Besides being a married couple with children, Maryland Del. Jay Walker and Prince George’s County Councilwoman Monique Anderson-Walker endure hectic schedules as lawmakers drafting policies, attending meetings and inquiring on a myriad of constituent services.
But on Saturday, the couple relaxed a bit and hosted their first Family Fun Day at Tucker Road Athletic Complex in Fort Washington.
“We rarely have opportunities to see each other unless we’re in passing,” said Anderson-Walker of Fort Washington, who represents the county’s District 8 region. “This gives us a chance to have all the generations come together for activities for everybody.”
The hundreds in attendance on the warm summer day played musical chairs, twisted hula-hoops and guzzled bottled waters. If anyone didn’t want hamburgers and hot dogs, three food trucks sold Mexican cuisine, vegetarian dishes and crab fries.
Children and adults walked around with their faces, arms and other body parts painted.
Evelyn Wilson of Fort Washington and her 3-year-old great-grandson sported Spider-Man webs on their left shoulders as they walked around a county police department helicopter.
“I wanted him to see it and hear the experience to why [the department] uses it and what they use it for,” Wilson said as she scooped cherry-flavored Italian ice. “This is a great event. I came out to support and enjoy the day.”

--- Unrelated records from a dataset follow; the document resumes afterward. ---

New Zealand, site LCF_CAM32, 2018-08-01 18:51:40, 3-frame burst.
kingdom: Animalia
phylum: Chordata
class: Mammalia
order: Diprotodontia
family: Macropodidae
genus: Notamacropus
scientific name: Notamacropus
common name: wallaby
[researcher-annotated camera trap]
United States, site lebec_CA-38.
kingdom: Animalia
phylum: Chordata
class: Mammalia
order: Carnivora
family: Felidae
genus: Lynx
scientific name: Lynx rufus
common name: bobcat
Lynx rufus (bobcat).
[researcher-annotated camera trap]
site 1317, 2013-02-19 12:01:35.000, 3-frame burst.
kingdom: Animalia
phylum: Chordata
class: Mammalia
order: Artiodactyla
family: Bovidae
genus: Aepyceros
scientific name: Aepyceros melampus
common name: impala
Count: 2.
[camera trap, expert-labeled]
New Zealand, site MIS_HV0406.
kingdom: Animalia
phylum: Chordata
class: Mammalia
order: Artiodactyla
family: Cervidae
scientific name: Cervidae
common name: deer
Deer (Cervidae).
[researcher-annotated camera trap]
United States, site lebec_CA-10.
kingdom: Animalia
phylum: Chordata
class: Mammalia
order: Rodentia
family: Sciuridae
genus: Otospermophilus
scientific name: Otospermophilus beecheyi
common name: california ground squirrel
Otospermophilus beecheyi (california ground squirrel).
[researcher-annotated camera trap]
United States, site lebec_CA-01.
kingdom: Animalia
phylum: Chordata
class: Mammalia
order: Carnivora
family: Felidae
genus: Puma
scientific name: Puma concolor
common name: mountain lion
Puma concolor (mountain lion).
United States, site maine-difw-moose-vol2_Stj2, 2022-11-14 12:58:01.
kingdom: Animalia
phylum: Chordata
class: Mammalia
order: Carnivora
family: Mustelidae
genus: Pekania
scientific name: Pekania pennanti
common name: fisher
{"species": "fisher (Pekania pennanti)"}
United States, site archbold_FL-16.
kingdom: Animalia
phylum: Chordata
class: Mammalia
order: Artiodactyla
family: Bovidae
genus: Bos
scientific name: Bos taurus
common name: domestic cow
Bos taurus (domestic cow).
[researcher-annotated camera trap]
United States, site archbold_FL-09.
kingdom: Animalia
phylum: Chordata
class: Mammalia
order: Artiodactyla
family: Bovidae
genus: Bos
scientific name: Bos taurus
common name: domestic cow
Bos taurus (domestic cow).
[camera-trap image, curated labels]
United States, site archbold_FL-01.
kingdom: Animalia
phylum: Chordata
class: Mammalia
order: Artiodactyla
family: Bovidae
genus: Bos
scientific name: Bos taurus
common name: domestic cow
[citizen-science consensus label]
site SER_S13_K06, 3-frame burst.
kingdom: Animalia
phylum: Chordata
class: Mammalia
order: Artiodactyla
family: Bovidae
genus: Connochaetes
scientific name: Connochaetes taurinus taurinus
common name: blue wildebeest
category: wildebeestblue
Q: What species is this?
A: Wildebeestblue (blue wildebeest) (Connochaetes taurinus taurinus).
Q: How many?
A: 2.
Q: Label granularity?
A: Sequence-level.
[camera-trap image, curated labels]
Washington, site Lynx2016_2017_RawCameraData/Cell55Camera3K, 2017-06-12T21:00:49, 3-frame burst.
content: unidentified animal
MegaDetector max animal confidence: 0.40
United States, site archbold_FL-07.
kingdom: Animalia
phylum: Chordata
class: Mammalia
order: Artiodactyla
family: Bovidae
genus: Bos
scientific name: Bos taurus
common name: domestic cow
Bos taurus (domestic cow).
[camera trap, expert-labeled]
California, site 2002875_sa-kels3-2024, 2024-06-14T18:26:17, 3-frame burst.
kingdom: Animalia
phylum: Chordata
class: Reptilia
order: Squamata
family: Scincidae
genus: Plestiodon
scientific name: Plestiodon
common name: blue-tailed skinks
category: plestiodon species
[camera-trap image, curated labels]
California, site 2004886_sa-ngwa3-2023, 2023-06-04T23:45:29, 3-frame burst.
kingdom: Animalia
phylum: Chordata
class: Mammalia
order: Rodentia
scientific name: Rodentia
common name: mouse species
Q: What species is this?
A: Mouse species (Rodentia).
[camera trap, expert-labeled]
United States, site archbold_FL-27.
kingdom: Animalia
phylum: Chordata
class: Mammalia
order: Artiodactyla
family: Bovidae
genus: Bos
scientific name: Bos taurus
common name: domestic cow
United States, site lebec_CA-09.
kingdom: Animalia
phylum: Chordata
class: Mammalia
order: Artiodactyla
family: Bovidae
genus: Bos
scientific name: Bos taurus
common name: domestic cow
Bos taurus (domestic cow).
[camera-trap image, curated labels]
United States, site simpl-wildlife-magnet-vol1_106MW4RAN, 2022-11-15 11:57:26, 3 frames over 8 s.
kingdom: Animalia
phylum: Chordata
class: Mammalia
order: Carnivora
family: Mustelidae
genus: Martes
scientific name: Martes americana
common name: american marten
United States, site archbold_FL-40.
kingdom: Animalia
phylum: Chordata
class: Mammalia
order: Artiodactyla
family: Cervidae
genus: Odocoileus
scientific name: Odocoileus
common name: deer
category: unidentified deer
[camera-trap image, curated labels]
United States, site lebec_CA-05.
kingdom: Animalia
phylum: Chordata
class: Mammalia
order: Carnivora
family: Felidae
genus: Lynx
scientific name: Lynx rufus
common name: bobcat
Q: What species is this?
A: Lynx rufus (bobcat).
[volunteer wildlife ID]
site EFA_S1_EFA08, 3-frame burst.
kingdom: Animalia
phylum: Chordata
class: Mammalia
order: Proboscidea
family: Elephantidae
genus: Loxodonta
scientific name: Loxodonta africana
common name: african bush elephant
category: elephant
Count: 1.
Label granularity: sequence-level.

Walker also honored high school students with scholarship awards and showcased a friendly seven-on-seven high school football competition with three schools from his district: Friendly, Oxon Hill and Potomac.
Walker, a college football standout at Howard University who now works as an ESPN Black college football analyst, briefly explained to Potomac head coach Ronnie Crump why a referee called offensive pass interference.
“His hands were fine, but once his arms extended that’s when it became interference,” Walker said with a smile as Crump shook his head.
On a serious note, Crump appreciates Walker “looking out for the young people.”
David Moore, 16, a senior on Potomac’s football team, called Saturday event “unique.”
“It’s a nice event,” said Moore, who plays on the defensive and offensive lines and recorded a score of 1,120 on his SAT test. “We get to see other teams that we might play in the season. I just want to keep on the same track both on the field and in school.”
As for the Walkers, each continue to work on specific agendas.
Anderson-Walker uses her personal experience to educate teenagers about safe driving. Her 78-year-old father still recalls when his father died in a car crash after being hit by a drunk driver. Her father was 4 years old when that occurred.
In March, she launched a “#DrivingItHome” initiative which started at four high schools in her district, but has spread with billboards posted in front of high schools throughout the county.
A “whole pile” of documents sit on her husband’s desk for research to craft legislation when the Maryland General Assembly reconvenes in January. He plans to reintroduce two bills that didn’t get approved this year, one which makes financial literacy a graduation requirement and another to implement a stronger physical education curriculum in public schools, especially at the elementary level.
“Good bills take a long time to get through,” Walker said. “We are talking about our youth and our kids. They can’t vote, so we have to represent them.”